Work order - Output, word for word, everything in the post on Sub-Saharan African admixture in Sardinia from "Thursday, November 25, 2010" down to "level at 0.01%.".

Selected extract -
+===+
Thursday, November 25, 2010
Experiment: digging out previously unreported Sub-Saharan African admixture in Sardinia
The Sardinian samples from the HGDP are always, as far as I know, classified as entirely of West Eurasian origin via clustering algorithms like ADMIXTURE and STRUCTURE. In other words, these Sardinians completely fit into clusters that peak north of the Sahara and west of Central Asia. So it would appear that gene flow to Sardinia from neighboring Africa has been minimal, or even non-existent.
But that's not what I found when I took a closer look at their genomes, as well as those of over 250 other Europeans with apparently no extra-European ancestry, as shown by my own ADMIXTURE analyses. I picked one of my favorite "local admixture" programs for the job, called RHHcounter (see here for more details), setting the rare genotype detection level at 0.01%.
Quite a few of the individuals showed tiny clusters of 3-4 genotypes that were only common outside of Europe, usually in Africa, East Asia or the Americas. These were often too small to investigate further. However, I spotted two segments that were large and clear enough to warrant more detailed analyses. Surprisingly, these belonged to two of the HGDP Sardinians - HGDP00672 and HGDP00673. Below are their Chromosome Mosaics, courtesy of RHHmapper, along with MDS plots based on all the SNPs from the aforementioned segments (marked by arrows). The MDS plots include samples from Europe, North Africa and Sub-Saharan Africa.
As per above, the MDS plots were produced using all the genotypes contained within the relevant segments (over 300 and 2000 SNPs respectively), and not just those that were detected by RHHcouter in the analysis. Obviously, what this shows is that only a fraction of the extra-European genotypes were flagged, while the rest nearby remained undetected at this threshold.
I can't see any explanation for these results other than relatively recent gene flow from Sub-Saharan Africa to Sardinia. What this means, of course, is that there must be a reason why model-based algorithms can't pick up such admixtures in certain samples. As suggested by the authors of RHHcounter, perhaps the segments are too small and/or contain too few SNPs to have an impact on overall ancestry estimation? However, I also suspect that because Sardinia is something of a Southern European genetic isolate, the Sardinians are too easily classified as Europeans by ADMIXTURE, STRUCTURE etc., which might mask at least some of their minority admixtures.
+===+
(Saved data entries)
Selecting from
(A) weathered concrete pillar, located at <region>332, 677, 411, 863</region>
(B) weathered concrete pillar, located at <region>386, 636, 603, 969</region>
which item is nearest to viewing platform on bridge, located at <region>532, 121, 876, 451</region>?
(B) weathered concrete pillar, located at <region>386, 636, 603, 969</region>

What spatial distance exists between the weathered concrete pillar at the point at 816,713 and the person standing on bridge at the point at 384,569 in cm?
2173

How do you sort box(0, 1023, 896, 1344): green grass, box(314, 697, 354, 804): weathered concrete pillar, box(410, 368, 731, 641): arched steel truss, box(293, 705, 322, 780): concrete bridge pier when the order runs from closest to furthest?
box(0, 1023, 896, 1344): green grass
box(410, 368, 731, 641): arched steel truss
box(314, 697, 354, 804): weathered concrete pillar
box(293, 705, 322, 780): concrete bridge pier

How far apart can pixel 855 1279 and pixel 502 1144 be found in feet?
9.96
+===+
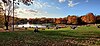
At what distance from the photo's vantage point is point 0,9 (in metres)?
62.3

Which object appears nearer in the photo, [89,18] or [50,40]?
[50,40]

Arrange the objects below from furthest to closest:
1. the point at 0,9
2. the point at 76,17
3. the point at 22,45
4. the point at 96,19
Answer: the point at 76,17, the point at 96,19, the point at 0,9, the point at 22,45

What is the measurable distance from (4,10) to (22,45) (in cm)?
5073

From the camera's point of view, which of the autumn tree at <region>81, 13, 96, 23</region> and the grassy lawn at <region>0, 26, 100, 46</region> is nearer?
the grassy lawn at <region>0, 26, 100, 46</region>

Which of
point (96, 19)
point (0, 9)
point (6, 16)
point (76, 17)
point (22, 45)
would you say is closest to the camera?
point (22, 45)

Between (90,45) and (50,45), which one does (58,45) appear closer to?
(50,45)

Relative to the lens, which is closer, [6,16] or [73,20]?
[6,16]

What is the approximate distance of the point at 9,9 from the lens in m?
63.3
+===+
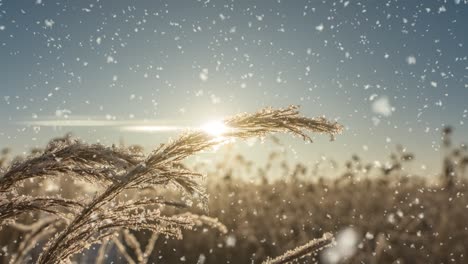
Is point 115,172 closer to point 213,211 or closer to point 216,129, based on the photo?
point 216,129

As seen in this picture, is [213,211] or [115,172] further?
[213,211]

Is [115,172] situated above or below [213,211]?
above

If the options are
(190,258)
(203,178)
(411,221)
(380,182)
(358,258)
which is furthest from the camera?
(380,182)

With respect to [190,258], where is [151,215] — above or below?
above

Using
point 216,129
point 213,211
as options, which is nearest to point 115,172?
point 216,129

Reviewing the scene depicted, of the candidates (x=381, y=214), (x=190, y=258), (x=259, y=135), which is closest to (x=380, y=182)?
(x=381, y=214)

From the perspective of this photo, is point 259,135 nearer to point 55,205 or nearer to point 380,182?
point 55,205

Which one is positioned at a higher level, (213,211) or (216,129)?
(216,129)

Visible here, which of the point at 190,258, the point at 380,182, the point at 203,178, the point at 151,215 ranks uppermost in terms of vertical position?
+===+
Exercise answer -
Thursday, November 25, 2010
Experiment: digging out previously unreported Sub-Saharan African admixture in Sardinia
The Sardinian samples from the HGDP are always, as far as I know, classified as entirely of West Eurasian origin via clustering algorithms like ADMIXTURE and STRUCTURE. In other words, these Sardinians completely fit into clusters that peak north of the Sahara and west of Central Asia. So it would appear that gene flow to Sardinia from neighboring Africa has been minimal, or even non-existent.
But that's not what I found when I took a closer look at their genomes, as well as those of over 250 other Europeans with apparently no extra-European ancestry, as shown by my own ADMIXTURE analyses. I picked one of my favorite "local admixture" programs for the job, called RHHcounter (see here for more details), setting the rare genotype detection level at 0.01%.